The Major had divided his men into two groups. The smaller one was setting explosive charges on everything they could find. A light pole or a laser, it didn't matter to them. The large group had cut down most of the KGB troops who'd tried to come here, and was arrayed around the control bunker. It wasn't actually a bunker, but whoever had made the construction plans for the place had evidently thought that the control room should have the same sort of protection as those at the Leninsk Cosmodrome, or maybe he'd thought that the mountain might someday be subjected to a nuclear airburst attack. Most likely was that someone had decided the manual prescribed this sort of structure for this sort of place. What had resulted was a building with reinforced-concrete walls fully a meter thick. His men had killed the KGB commander and taken his vehicle, with the heavy machine gun, and were pouring fire into the vision slits cut in the structure. In fact, no one used them for looking, and their rounds had long since pounded through the thick glass and were chewing into the room's computers and control gear. Inside, General Pokryshkin had taken command by default. He had thirty or so KGB troops, armed only with light weapons and what little ammunition they'd been carrying when the attack had begun. A lieutenant was handling the defense as best he could, while the General was trying to get help by radio.
"It will take an hour," a regimental commander was saying. "My men are moving out right now!"
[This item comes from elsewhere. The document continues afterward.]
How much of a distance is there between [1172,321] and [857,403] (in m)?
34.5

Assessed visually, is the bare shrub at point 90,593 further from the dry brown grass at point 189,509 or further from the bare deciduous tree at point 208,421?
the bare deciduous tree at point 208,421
"Fast as you can!" Pokryshkin said. "People are dying here." He'd already thought of helicopters, but in this weather they'd accomplish nothing at all. A helicopter assault would not even have been a gamble, just suicide. He set down the radio and picked up his service automatic. He could hear the noise from the outside. All the site's equipment was being blown up. He could live with that now. As great a catastrophe as that was, the people mattered more. Nearly a third of his engineers were in the bunker. They'd been finishing up a lengthy conference when the attack began. Had that not been the case, fewer would be here, but those would have been out working on the equipment. At least here they had a chance.
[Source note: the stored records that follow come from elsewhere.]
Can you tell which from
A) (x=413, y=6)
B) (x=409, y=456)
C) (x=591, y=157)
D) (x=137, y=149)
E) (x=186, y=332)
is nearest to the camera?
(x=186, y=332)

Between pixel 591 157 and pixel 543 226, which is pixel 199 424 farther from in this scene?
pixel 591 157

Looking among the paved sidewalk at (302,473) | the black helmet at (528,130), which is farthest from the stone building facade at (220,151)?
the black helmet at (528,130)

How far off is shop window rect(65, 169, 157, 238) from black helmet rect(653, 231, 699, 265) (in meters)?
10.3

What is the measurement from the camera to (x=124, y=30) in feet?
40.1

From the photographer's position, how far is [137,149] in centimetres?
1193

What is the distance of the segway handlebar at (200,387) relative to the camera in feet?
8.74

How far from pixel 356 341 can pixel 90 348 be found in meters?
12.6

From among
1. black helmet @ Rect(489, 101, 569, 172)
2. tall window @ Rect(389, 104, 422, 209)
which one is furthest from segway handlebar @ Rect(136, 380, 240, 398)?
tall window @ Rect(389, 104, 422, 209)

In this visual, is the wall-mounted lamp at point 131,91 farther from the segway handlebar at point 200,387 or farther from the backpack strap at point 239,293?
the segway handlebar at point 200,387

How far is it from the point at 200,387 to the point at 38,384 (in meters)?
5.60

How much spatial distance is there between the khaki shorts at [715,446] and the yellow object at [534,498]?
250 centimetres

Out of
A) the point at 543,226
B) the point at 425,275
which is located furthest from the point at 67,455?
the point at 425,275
On the other side of the bunker's concrete walls, the Major was still trying to figure this one out. He'd hardly expected to find this sort of structure. His RPG antitank rounds merely chipped the wall, and aiming them at the narrow slits was difficult in the darkness. His machine-gun rounds could be guided to them with tracers, but that wasn't good enough.
Find the weak points, he told himself. Take your time and think it out. He ordered his men to maintain a steady rate of fire and started moving around the building. Whoever was inside had his weapons equally dispersed, but buildings like this one always had at least one blind spot The Major merely had to find it.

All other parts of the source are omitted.